Se não bastasse a dificuldade, em meio ao caos, o setor teve ainda um pouco de bonança. O preço do petróleo caiu, derrubando assim os preços dos fretes, do transporte e amenizando os desafios da logística brasileira. Além disso, ao contrário do que muitos pensam, não estamos dependentes da China, o setor abriu mercados com vários outros países e mantém com vigor relações comerciais com a Ásia inteira, Oriente Médio, e, mesmo com o forte protecionismo, com a Europa. Somente de janeiro de 2019 a março de 2020, foram abertos 48 novos mercados em 23 diferentes países.
A dificuldade brasileira não é de hoje, a recessão econômica, precisamos relembrar, começou em 2014. O país teve Produto Interno Bruto negativo em 2015 e 2016. Em 2017, 2018 e 2019, crescemos apenas 1%. Considerando setores fortes no Brasil, vemos que a construção civil, em análise acumulada até 2019, caiu 27%, já a indústria de transformação, 9,4%. Por outro lado, a agropecuária cresceu 15%. Parace estranho, mas é a segunda vez que o pais entra em recessão e o agro cresce. Existem fatores preponderantes para este sucesso: ciência, tecnologia e recursos naturais. Esses fatores somados proporcionam “gordura” para mitigar os impactos de uma crise e manter a competitividade com manutenção aos custos fixos e escala em produção.
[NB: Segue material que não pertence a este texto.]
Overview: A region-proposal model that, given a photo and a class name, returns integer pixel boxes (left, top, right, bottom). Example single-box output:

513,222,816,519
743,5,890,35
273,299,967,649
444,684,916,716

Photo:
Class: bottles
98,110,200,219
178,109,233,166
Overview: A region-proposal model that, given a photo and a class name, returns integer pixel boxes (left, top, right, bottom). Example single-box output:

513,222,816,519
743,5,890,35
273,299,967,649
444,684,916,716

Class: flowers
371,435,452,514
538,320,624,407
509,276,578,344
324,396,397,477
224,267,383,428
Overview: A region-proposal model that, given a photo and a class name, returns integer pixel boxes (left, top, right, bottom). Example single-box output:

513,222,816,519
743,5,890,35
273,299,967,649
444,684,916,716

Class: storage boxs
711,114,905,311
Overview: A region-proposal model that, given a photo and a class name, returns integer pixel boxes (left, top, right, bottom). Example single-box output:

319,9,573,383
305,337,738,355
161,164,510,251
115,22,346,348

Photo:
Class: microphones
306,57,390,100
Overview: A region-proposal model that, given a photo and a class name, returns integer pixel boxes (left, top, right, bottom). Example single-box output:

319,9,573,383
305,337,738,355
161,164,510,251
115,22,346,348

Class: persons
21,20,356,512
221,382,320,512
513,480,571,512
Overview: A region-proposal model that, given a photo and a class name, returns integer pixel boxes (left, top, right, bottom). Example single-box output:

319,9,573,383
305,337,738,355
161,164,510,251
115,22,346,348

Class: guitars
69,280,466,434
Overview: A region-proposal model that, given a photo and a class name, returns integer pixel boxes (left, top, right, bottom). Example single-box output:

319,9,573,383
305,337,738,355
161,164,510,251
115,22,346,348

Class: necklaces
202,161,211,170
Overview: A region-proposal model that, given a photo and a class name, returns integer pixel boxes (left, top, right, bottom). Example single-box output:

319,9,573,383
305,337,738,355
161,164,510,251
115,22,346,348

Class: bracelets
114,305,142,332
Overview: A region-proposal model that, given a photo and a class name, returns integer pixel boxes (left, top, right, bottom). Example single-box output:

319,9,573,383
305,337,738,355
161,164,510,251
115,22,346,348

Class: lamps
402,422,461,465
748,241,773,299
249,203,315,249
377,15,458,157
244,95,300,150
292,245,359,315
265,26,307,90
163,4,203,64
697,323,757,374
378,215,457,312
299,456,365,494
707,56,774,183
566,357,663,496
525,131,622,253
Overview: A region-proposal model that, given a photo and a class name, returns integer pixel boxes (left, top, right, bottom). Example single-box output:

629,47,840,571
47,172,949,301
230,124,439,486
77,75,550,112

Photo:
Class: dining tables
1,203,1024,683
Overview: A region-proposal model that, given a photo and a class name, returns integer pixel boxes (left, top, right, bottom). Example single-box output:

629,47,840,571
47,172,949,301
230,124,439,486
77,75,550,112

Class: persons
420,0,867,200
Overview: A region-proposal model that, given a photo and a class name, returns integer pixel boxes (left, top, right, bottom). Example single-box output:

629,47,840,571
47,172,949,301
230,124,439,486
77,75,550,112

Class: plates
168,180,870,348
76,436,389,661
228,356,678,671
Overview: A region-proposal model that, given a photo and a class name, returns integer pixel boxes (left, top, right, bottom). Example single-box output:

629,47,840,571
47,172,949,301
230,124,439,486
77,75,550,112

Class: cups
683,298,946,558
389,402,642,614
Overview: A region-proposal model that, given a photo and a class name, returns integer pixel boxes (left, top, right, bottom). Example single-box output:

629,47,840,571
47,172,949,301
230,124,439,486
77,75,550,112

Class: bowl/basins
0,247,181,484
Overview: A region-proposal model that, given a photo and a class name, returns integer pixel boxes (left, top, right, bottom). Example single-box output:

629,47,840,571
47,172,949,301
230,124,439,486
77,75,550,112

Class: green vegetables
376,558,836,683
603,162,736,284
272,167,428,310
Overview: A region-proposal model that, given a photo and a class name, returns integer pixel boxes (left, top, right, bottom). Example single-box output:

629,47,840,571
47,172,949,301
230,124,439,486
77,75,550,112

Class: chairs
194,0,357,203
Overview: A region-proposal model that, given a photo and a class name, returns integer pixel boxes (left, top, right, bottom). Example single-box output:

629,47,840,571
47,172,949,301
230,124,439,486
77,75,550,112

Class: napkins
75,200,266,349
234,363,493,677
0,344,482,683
Sem dúvidas o agro está preparado, com capacidade de produção, entrega, vendas, empregos e geração de renda. Contudo, ainda deverão existir adaptações que precisam estar no radar, como as mudanças de comportamento e consumo, as mudanças climáticas e novos protocolos ambientais de produção deverão ser cobrados por compradores e financiadores. Os investimentos deverão ser em tecnologia, saúde (higiene, sanitária) e sustentabilidade.
O fato é que o agro é um caso a ser estudado com ótimos percentuais de sucesso, mas há o pequeno e médio produtor que ainda sofre e padece em meio a crise. O agro tem superado todas as crises até agora, mas deve estar alerta ao bom uso dos recursos naturais, à tecnologia e inovação, bem como o grenciamento de uma boa reputação, se mantendo distante de problemas ambientais como desmatamento, queimadas e poluição. Esses aspectos serão cada vez mais cobrados não só no campo, mas também na cidade.
Sendo fiel à vocação de bom uso dos recursos naturais e capacidade de inovar, o agro se tornará cada vez mais resiliente, não só para enfrentar a atual crise, mas também para mitigar os impactos das próximas que virão. O compromisso é grande e estaremos todos unidos para superá-lo.
André Luís Torres Baby é Engenheiro Florestal, possui MBA em Gestão Estratégica de Negócios pela ESALQ/USP, mestre em Sustentabilidade pela FGV e compõe a Liga do Agro.